Authors: Robert Gellately
ISBN-13: 9781400032136, ISBN-10: 140003213X
Format: Paperback
Publisher: Knopf Doubleday Publishing Group
Date Published: August 2008
Edition: Reprint
Robert Gellately is the Earl Ray Beck Professor of History at Florida State University and recently was the Bertelsmann Visiting Professor of Twentieth Century Jewish Politics and History at Oxford University. He is the author of The Gestapo and German Society: Enforcing Racial Policy, 1933—1945 and Backing Hitler: Consent and Coercion in Nazi Germany. He was born in St. John's, Newfoundland and lives in Tallahassee, Florida.
A bold new accounting of the great social and political upheavals that enveloped Europe between 1914 and 1945—from the Russian Revolution through the Second World War.
In Lenin, Stalin, and Hitler, acclaimed historian Robert Gellately focuses on the dominant powers of the time, the Soviet Union and Nazi Germany, but also analyzes the catastrophe of those years in an effort to uncover its political and ideological nature. Arguing that the tragedies endured by Europe were inextricably linked through the dictatorships of Lenin, Stalin, and Hitler, Gellately explains how the pursuit of their “utopian” ideals turned into dystopian nightmares. Dismantling the myth of Lenin as a relatively benevolent precursor to Hitler and Stalin and contrasting the divergent ways that Hitler and Stalin achieved their calamitous goals, Gellately creates in Lenin, Stalin, and Hitler a vital analysis of a critical period in modern history.
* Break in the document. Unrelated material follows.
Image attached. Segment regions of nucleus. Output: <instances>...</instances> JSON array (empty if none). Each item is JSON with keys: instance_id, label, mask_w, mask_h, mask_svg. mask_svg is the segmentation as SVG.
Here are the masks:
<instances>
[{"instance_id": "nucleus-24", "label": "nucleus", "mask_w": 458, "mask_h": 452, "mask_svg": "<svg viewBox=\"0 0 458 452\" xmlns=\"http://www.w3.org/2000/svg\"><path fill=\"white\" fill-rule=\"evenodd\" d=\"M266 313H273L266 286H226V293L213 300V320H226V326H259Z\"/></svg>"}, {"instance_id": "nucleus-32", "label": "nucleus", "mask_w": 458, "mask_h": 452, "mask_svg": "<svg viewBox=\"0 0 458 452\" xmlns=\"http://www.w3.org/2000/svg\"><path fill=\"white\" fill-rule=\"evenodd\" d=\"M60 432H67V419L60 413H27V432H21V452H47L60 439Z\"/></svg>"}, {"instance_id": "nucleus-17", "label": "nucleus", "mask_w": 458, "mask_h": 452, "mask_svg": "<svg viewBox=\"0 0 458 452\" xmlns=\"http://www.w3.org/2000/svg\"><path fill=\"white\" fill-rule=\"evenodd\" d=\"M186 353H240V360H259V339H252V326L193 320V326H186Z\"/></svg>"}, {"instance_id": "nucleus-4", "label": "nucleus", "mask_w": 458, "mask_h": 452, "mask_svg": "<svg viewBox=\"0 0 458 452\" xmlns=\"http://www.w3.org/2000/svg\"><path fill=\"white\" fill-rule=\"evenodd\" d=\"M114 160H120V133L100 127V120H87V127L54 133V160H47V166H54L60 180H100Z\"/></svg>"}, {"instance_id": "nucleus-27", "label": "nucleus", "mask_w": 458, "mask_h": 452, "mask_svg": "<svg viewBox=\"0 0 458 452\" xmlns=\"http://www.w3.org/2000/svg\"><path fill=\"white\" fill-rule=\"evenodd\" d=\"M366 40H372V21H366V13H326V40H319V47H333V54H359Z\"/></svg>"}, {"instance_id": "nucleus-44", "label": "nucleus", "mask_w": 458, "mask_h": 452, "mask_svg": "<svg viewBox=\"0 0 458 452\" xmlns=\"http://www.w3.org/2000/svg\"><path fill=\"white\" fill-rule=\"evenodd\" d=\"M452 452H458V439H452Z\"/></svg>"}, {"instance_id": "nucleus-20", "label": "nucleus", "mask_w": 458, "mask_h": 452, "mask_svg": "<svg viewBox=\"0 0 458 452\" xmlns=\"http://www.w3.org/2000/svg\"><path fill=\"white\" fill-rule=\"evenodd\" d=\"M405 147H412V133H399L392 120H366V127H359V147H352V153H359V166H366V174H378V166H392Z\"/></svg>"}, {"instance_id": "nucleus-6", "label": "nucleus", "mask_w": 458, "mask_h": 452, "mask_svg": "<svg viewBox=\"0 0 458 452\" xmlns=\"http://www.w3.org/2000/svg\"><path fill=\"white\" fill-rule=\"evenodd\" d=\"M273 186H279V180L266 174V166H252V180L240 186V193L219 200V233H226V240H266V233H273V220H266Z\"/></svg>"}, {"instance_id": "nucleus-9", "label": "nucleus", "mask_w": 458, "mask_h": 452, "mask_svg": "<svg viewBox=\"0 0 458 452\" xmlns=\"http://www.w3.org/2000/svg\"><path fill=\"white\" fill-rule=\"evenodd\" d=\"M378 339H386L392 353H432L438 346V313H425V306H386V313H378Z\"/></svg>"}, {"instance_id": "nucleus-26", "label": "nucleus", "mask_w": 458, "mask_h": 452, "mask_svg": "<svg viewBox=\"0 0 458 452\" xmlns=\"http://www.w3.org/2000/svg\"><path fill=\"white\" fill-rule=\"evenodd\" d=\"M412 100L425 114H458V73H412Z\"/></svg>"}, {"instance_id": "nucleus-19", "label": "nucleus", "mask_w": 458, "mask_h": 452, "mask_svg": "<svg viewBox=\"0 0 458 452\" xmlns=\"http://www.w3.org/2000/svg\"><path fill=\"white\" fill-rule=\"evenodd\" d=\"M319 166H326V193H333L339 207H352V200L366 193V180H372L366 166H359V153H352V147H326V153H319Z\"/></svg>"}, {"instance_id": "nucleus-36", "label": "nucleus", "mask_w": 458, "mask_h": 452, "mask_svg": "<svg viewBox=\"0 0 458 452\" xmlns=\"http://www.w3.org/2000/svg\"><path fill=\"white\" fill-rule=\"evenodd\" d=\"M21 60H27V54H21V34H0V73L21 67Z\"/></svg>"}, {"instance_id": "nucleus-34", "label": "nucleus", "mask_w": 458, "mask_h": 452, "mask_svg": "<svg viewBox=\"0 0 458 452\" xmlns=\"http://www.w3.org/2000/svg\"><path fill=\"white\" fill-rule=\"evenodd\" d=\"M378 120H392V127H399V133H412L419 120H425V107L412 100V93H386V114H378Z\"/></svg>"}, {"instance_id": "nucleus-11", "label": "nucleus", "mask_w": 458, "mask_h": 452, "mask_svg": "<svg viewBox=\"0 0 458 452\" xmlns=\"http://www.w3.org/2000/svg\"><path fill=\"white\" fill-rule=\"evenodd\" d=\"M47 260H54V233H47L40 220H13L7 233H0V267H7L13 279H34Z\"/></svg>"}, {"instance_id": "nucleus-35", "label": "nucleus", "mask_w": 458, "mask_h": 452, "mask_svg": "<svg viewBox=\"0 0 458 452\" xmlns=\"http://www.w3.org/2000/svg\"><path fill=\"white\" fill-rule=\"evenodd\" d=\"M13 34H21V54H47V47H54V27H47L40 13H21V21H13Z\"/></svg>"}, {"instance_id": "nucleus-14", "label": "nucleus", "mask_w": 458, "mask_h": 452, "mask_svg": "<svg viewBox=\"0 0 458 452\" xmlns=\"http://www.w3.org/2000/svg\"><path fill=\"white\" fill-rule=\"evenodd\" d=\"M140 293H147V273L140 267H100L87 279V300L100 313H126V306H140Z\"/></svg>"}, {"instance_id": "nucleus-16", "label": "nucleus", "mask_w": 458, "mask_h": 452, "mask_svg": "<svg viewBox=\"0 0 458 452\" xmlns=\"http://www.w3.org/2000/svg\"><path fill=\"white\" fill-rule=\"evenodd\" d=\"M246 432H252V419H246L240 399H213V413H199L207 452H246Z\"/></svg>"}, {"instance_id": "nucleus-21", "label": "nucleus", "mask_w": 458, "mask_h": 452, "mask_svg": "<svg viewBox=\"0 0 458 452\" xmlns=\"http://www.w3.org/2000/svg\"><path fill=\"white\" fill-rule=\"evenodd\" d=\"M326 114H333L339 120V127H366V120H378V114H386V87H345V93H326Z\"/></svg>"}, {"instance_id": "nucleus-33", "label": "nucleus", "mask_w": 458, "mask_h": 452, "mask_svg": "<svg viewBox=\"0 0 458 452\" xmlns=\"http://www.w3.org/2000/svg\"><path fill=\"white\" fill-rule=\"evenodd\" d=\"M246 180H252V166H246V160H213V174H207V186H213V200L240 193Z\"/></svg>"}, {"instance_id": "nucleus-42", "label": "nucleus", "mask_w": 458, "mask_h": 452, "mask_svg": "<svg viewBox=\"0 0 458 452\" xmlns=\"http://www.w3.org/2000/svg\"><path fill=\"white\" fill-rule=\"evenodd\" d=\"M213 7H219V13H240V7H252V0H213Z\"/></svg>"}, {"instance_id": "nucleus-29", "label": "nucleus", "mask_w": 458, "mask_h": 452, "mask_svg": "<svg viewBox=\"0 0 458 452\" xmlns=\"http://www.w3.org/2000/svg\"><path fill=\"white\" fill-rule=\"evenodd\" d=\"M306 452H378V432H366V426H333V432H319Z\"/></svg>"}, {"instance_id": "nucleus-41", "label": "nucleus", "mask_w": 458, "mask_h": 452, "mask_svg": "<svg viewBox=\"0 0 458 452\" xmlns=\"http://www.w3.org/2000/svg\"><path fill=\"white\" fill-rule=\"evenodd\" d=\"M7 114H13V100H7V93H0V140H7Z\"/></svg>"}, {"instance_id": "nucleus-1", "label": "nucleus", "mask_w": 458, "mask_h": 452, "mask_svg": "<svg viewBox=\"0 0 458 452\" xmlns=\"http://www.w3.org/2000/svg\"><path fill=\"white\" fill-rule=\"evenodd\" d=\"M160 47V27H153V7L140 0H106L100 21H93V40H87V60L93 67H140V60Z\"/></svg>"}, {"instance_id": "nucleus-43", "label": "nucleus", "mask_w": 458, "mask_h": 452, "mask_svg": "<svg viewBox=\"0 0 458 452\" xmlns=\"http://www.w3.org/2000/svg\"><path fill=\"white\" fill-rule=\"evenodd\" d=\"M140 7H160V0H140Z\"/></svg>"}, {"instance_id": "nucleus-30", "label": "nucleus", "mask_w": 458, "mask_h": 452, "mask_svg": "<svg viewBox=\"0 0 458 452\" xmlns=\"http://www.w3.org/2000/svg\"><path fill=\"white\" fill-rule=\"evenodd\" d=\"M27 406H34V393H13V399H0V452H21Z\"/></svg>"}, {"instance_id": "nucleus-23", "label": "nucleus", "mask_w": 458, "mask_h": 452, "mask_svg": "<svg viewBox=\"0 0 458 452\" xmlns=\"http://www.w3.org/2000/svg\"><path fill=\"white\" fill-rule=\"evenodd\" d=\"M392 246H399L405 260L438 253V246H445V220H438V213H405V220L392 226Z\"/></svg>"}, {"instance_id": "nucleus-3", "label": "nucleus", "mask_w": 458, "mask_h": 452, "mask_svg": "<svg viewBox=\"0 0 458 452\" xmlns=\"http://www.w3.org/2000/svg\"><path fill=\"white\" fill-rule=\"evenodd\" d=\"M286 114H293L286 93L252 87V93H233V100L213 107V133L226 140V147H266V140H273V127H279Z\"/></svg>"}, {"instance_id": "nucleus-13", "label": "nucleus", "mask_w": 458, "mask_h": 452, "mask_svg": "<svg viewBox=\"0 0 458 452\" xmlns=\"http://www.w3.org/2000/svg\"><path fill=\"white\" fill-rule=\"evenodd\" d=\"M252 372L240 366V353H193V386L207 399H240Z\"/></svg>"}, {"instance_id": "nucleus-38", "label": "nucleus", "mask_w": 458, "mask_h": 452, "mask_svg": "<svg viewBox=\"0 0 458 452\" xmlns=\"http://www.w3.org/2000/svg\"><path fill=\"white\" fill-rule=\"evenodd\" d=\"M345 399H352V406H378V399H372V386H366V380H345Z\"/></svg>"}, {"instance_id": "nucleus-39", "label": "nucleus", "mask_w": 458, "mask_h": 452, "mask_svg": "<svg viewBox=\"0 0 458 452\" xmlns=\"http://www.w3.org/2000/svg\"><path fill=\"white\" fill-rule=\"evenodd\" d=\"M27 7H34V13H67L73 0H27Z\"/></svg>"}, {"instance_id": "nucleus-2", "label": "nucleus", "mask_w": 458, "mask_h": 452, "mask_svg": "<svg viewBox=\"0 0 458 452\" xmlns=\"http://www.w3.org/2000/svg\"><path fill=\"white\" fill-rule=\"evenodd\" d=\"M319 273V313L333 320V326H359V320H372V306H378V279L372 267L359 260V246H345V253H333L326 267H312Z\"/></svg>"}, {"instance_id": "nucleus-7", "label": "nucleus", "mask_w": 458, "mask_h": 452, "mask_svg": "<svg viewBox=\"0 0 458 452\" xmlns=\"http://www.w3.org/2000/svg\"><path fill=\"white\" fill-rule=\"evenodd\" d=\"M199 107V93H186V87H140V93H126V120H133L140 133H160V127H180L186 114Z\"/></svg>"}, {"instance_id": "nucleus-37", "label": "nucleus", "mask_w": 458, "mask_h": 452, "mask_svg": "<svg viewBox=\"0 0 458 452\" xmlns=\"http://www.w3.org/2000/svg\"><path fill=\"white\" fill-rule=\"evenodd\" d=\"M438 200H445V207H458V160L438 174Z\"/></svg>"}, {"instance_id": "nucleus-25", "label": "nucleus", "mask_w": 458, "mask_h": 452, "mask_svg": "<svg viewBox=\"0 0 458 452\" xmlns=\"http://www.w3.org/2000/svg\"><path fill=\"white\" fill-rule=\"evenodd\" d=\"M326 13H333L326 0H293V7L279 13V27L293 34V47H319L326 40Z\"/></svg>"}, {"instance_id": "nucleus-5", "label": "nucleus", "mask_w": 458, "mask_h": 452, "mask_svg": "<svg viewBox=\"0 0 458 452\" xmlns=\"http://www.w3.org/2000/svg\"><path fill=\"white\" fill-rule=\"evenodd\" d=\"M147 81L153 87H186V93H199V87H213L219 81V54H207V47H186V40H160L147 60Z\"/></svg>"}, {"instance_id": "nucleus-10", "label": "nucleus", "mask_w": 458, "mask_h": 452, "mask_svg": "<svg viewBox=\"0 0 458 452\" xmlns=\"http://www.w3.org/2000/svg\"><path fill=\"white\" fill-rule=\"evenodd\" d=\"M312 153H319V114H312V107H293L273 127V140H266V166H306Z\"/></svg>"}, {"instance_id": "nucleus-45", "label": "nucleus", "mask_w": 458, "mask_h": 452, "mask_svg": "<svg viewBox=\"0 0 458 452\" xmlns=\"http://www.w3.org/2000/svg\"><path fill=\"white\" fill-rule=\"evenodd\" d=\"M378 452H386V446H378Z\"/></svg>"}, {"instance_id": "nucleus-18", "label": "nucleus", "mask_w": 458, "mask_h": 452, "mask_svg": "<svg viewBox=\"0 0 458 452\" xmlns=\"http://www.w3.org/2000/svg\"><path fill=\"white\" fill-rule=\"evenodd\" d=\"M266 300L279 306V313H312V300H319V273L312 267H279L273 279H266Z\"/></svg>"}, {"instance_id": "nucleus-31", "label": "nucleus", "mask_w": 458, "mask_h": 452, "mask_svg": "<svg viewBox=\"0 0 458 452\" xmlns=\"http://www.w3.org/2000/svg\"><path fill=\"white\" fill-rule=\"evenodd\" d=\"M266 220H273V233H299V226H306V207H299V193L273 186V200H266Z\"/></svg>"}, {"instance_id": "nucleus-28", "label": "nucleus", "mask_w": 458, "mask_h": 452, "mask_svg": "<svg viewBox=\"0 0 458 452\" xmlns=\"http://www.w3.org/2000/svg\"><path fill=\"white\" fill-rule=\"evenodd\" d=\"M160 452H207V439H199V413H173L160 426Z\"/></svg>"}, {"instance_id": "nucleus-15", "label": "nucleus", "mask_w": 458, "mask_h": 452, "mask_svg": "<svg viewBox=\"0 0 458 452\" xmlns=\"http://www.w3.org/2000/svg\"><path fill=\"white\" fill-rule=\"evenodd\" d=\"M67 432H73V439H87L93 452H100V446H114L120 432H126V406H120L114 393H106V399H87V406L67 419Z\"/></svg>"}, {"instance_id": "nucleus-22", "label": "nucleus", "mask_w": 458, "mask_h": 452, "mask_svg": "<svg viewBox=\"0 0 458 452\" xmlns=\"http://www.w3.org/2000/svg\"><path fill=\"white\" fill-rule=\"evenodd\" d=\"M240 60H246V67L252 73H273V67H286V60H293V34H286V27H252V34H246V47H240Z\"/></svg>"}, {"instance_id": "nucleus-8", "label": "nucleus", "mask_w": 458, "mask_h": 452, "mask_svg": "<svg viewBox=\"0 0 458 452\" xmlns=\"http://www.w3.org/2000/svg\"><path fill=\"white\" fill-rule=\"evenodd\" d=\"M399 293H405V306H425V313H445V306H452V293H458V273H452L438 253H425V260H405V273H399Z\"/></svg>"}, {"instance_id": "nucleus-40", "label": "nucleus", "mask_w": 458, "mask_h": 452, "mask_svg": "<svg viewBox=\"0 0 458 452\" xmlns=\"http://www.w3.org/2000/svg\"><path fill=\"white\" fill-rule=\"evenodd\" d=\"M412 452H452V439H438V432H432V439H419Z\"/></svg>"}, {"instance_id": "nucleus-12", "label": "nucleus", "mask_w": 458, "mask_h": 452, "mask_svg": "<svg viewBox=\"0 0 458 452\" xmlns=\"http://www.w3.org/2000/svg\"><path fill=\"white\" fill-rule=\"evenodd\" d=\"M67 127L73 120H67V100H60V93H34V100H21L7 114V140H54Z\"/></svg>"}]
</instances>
"The image of Lenin that emerges from the pages of this book, even the mere mention of him in the title alongside Stalin and Hitler," writes Robert Gellately in the introduction to his new study of the epoch of the great slaughterhouse in the 20th century, "will disturb some people." The author, a distinguished academic, adds that "a good friend of mine…said the very thought of putting Lenin next to Stalin and Hitler in the book's title would be enough to make her Russian grandmother turn in her grave." But let that Russian grandmother turn: It's time to rip up the accepted versions of this terrible period and analyze it on the evidence that we now have. Gellately has done just that in a book that is both sensible and sophisticated, scholarly and very readable.